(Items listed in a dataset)
◆ ◆ ◆ ◆ ◆ ◆ ◆
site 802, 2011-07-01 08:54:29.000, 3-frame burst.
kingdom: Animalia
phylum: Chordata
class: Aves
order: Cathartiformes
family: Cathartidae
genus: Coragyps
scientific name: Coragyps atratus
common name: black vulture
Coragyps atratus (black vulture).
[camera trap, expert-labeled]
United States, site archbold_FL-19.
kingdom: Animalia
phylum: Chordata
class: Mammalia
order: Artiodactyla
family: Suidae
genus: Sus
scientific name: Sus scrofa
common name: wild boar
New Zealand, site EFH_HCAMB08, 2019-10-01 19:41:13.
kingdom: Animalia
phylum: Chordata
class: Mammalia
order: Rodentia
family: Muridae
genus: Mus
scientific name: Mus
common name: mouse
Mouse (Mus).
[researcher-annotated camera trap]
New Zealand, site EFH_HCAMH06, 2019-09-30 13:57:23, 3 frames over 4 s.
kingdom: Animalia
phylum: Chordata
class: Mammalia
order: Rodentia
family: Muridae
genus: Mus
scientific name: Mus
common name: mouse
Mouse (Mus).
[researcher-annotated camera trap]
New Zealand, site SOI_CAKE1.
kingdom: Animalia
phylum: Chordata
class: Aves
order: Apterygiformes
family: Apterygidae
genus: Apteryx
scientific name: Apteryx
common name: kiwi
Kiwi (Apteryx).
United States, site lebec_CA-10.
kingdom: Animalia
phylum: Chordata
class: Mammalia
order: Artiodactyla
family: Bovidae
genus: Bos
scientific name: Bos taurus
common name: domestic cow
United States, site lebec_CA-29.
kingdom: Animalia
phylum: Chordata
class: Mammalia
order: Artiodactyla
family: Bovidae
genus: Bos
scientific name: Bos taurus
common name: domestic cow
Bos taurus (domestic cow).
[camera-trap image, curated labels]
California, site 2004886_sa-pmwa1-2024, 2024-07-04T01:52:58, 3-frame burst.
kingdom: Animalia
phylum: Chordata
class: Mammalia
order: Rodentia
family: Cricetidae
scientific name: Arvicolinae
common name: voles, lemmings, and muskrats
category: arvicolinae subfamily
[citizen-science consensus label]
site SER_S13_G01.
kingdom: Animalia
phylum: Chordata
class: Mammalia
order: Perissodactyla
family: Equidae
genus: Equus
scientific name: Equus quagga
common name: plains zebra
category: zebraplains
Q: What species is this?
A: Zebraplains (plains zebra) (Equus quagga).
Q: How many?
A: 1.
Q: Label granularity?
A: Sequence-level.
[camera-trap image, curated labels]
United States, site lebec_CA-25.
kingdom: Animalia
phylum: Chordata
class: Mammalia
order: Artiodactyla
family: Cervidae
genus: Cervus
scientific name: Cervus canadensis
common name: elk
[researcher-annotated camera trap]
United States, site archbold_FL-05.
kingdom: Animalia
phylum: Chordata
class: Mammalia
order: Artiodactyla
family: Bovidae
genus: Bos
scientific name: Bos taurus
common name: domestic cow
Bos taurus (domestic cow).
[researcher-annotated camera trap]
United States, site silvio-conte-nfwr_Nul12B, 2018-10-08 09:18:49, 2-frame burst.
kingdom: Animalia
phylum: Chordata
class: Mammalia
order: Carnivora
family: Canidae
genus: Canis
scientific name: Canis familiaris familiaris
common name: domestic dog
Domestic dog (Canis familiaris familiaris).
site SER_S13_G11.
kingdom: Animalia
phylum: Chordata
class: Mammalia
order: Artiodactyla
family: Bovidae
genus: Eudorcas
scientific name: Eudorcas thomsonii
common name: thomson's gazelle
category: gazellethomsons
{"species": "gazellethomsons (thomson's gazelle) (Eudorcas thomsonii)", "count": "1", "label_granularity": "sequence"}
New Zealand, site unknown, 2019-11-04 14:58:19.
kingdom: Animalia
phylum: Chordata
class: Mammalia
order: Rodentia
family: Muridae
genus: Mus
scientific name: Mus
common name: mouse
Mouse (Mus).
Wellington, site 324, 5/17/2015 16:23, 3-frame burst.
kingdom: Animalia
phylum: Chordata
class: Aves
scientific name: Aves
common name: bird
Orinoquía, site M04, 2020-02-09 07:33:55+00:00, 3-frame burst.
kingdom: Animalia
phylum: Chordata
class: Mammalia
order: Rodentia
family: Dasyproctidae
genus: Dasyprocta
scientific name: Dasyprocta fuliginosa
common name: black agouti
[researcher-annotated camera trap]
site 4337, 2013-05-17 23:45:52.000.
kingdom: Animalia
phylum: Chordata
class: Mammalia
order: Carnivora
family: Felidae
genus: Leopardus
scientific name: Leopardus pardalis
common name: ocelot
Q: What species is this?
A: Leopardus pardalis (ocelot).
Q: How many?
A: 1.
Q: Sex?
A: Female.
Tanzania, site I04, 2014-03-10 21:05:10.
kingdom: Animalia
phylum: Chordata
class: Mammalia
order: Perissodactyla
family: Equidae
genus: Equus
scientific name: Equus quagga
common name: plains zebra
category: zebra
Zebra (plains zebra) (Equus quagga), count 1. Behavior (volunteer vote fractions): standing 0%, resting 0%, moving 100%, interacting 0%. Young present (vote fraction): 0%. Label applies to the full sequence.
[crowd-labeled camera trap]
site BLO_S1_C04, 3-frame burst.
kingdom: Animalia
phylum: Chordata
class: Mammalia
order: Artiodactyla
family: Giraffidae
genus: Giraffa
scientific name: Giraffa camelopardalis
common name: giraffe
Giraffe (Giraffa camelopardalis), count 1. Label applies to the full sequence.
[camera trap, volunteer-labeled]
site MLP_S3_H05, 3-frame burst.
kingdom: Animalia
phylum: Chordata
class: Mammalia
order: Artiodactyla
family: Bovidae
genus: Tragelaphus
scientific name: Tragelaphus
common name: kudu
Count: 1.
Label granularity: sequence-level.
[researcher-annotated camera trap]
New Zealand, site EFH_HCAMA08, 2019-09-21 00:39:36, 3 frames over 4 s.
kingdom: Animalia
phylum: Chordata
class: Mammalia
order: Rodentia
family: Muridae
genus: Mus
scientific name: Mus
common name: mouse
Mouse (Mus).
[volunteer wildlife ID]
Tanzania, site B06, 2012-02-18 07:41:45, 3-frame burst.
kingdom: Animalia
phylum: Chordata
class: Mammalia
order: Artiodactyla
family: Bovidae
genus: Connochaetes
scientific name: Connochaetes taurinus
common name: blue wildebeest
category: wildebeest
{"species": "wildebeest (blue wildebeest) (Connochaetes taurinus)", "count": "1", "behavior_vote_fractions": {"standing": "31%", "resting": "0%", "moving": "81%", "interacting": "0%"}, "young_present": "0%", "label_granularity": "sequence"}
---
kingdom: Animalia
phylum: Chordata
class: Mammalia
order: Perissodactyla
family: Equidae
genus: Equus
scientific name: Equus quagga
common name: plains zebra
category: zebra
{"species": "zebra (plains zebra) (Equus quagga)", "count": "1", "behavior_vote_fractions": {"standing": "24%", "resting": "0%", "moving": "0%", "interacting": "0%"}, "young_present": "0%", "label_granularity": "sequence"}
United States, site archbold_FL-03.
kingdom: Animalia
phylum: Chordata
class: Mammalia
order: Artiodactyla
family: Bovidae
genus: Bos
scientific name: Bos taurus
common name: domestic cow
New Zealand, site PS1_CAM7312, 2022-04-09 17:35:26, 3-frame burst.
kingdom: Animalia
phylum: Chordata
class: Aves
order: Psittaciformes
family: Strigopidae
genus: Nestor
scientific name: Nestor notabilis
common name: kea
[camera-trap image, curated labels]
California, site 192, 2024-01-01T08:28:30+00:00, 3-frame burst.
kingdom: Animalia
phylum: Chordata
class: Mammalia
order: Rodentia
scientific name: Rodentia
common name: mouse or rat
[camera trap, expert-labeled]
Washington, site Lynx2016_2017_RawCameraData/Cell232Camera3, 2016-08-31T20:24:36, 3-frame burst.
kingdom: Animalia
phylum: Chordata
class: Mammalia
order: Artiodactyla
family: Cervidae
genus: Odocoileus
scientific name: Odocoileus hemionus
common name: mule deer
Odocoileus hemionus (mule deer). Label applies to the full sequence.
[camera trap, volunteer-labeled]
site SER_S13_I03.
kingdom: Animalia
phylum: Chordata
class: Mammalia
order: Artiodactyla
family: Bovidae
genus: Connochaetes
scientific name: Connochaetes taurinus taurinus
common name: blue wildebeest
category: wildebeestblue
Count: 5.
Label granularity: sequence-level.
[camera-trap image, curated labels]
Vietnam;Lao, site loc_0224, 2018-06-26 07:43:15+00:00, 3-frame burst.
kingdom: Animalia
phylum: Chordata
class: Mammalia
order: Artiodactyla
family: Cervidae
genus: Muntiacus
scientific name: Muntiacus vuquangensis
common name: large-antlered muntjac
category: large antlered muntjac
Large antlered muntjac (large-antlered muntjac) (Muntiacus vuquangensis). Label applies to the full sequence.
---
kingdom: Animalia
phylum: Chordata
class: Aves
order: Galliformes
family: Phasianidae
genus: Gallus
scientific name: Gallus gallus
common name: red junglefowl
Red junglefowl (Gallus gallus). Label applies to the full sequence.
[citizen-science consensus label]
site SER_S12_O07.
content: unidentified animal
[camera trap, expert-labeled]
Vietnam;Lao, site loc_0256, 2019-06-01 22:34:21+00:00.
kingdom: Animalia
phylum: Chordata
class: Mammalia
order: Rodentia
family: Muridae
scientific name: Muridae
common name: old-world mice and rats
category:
◆ ◆ ◆ ◆ ◆ ◆ ◆
### ACTIVITY
For every line in the records above that holds "over", add one, and report the sum alone.

### RESPONSE FOR THIS EXERCISE
2